Ягуар шел первым, дверь в уборную он толкнул обеими руками. В желтоватом свете Кава увидел, что он босой: ступни большие, белесые, с длинными грязными ногтями. Воняют.
– Я разбил стекло, – сказал Кава ровным голосом.
Руки Ягуара метнулись к нему, как два белых болида, намертво вцепились в лацканы куртки, смяли ее. Кава пошатнулся, но взгляда от глаз Ягуара, бешеных, сверлящих его из-под загнутых ресниц, не отвел.
– Сраный индеец, – медленно пробормотал Ягуар, – оно и видно, что индеец.

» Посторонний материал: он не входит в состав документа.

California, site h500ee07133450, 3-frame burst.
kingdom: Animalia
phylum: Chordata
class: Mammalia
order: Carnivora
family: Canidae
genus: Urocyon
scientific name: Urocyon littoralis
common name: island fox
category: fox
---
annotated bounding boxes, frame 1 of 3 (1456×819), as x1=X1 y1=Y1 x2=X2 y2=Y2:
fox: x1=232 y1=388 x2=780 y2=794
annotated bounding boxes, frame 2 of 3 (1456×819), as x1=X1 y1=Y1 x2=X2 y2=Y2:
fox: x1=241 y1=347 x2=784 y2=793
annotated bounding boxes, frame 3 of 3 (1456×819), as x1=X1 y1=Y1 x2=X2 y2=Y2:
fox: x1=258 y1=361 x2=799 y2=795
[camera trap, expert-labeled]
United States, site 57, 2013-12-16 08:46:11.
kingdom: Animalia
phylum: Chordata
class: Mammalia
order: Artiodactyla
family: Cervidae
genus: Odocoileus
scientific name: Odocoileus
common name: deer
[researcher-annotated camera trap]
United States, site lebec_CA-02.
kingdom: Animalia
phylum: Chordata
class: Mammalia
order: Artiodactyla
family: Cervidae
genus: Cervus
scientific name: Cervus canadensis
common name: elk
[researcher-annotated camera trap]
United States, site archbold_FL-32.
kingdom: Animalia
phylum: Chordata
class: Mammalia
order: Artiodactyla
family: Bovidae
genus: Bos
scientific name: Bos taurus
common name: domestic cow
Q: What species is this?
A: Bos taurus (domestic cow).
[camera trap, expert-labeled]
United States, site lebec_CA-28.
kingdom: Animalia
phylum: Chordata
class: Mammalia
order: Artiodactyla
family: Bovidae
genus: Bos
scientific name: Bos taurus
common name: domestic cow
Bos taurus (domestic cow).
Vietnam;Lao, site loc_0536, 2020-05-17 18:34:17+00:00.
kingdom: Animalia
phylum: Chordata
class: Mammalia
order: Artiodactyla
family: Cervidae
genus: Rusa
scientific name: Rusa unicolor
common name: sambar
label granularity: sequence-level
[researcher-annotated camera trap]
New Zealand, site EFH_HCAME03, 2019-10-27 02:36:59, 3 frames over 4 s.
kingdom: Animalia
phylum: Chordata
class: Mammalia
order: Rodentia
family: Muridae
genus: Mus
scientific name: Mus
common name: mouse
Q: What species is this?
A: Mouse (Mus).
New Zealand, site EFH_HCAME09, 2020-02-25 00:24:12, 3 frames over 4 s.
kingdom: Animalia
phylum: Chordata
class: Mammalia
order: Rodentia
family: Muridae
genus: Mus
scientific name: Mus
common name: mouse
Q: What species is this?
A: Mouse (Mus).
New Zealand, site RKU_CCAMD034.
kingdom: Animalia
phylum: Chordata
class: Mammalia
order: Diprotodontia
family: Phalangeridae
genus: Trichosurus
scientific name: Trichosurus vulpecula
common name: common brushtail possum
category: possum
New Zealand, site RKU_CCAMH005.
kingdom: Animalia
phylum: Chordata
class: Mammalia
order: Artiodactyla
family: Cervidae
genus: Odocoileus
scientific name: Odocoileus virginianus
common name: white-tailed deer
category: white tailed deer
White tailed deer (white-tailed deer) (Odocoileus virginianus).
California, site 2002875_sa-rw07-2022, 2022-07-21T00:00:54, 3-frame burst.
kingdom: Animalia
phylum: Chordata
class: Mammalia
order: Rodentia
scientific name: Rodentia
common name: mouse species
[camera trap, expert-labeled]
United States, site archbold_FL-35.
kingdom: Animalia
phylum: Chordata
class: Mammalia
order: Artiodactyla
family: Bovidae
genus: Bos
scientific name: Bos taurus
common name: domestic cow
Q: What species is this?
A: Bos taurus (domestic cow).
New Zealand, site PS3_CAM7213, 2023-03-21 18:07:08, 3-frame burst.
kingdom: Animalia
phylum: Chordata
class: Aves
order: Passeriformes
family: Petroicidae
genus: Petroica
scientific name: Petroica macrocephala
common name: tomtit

Если нас накроют, я тебе обещаю…
Он так и держал его за грудки. Кава положил руки на его запястья. Попытался мягко развести их.
– Руки! – сказал Ягуар. Кава ощутил на лице невидимую морось. – Индеец!
Кава опустил руки.
– Во дворе никого не было, – прошептал он. – Меня никто не видел.
Ягуар выпустил его и впился зубами в свой правый кулак.
– Я тебе не стукач, Ягуар, – проговорил Кава. – Если накроют, все возьму на себя, и дело с концом.
Ягуар смерил его взглядом. Засмеялся.
– Дрейфло индейское, – сказал он. – Обоссался со страху. На штаны свои посмотри.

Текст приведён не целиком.